The problem now is that having been told to ‘eat out to help out’ and get back into the office, we’re now being told we are not afraid enough, and the Government is reduced to threats and the genuinely unpleasant invitation to shop-thy-neighbour. It’s also true that, whisper it, we might not have been on our collective best behaviour after all – with Kings College, London research suggesting that out of every 5 of us presenting Covid symptoms not even one whole person has self-isolated. Only 1 in 9 of us has isolated if required to by NHS test and trace.
Herein lies a Covid paradox. If YouGov is to be believed, 45% of the public think this week’s measures don’t go far enough – with another 32% saying they are about right. 13% say they go too far, with only 10% brave enough to say they don’t know. This is the unholy mess that happens when science, politics and reality collide.
Who should we trust
So if science hasn’t given us the definitive answer, who should we believe? The politicians? Oh God no…
Snapshot has missed the once monthly spectacle of Nicola Sturgeon trumping Boris with every announcement on new Covid measures. Like one of those fairground guess-the-weight games, she’ll always say what he was about to say, but one more.
In our Information Age it’s not supposed to be like this.

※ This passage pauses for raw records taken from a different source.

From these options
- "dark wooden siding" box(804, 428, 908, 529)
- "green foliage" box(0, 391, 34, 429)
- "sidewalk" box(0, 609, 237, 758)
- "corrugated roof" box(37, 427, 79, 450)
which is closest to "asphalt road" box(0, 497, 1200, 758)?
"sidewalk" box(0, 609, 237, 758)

Against a backdrop of increasing restrictions on our lives, dire economic forecasts and the prospect of a bleak Covid-winter, our powerlessness is something which invests in this government an extraordinary responsibility to act in our best interests and make sound choices for good reasons. But when we have a PM with a complicated relationship with the truth, and a media still seemingly obsessed with finding cock-up or conspiracy at every turn, where should we turn?
Parliament in particular needs to step up, and find a way to have a say and ensure that the liberties being taken with our liberty over Covid should not be regarded as a licence to push the boundaries of what the public will tolerate in other spheres of our lives. Just because we may be prepared to live with the rule-of-six doesn’t mean that the People’s Republic of Kent is acceptable.
So the Government has defaulted to fear. Perhaps it must do. Fear does mask a fundamental failure in testing and tracking. Fear does mask an absence of strategy. Fear means that when the government says trust us- we have no choice but to do so or face the consequences.
Snapshot sometimes feels as though we’ve had enough of experts.